Getting rid of Type 3 fonts from gnuplot outputs

I recently had a small odyssey with PDF and fonts when preparing camera-ready versions of my two most recent papers. It started with the following error message from HotCRP format checker: “Bad font: unnamed Type3 fonts first referenced on page X”.

I cannot even comprehend the error message on first sight – what is a Type 3 font? After some googling, I learned that the definition of “types” comes from PostScript, and a Type 3 font is a font stored as bitmaps instead of vector glyphs that you and I would expect. Such fonts are designed for specific devices (say, a 300-DPI printer) and would naturally be ugly when displayed on monitors, even more so when zoomed in/out. So, HotCRP and most publishers (rightfully) decide to ban such fonts from camera-ready papers.

I’m still slightly confused though. I have always thought that PDFs are basically vector pictures. Why do they need to care about fonts? It turns out that the text is actually not lost when typeset into a PDF file. The text is encoded (with a standard or nonstandard encoding) and stored in the PDF, accompanied by a hint on which font to use to display it.
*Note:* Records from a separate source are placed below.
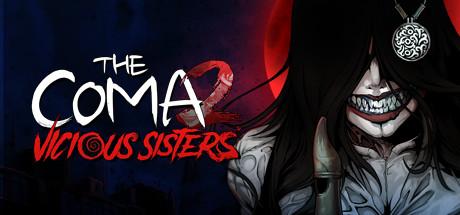 The Coma 2 Vicious Sisters v1.0.6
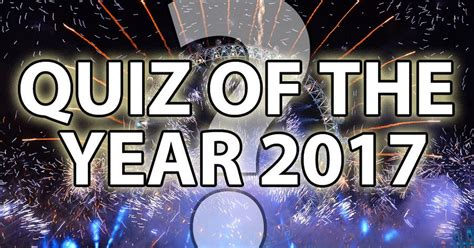 new year 2017 trivia quiz of the year 2017 how well do you remember news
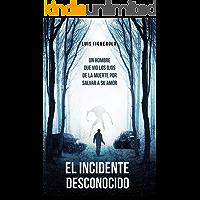 El Incidente Desconocido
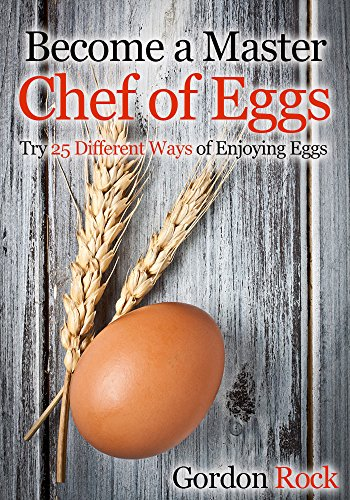 Become a Master Chef of Eggs: Try 25 Different Ways of Enjoying Eggs by Gordon Rock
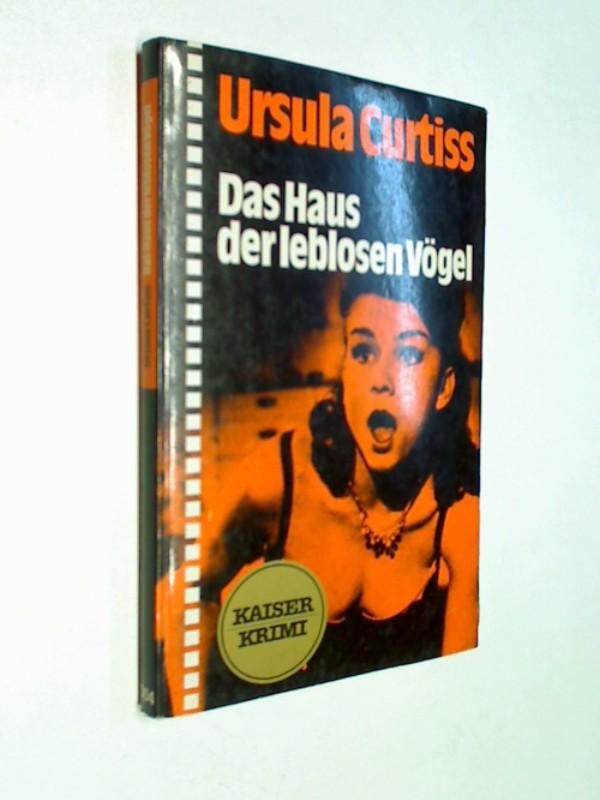 CURTISS, URSULA: Ursula Curtiss: Das Haus der leblosen Vögel. kaiser Krimi 004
It is the PDF viewer’s job to draw the glyphs of the text using a proper font on the screen. Note that the font itself may or may not be embedded in the PDF file. If so, the embedded font will always be used. If not, the viewer will choose a locally-available font as a substitute. This font-embedding business is another source of trouble by itself. Publishers (again, rightfully) want final papers to look the same on all devices regardless of what fonts are locally available, so they generally require all fonts to be embedded, which may or may not be the default for LaTeX and gnuplot. But let’s get back to Type 3 fonts for now.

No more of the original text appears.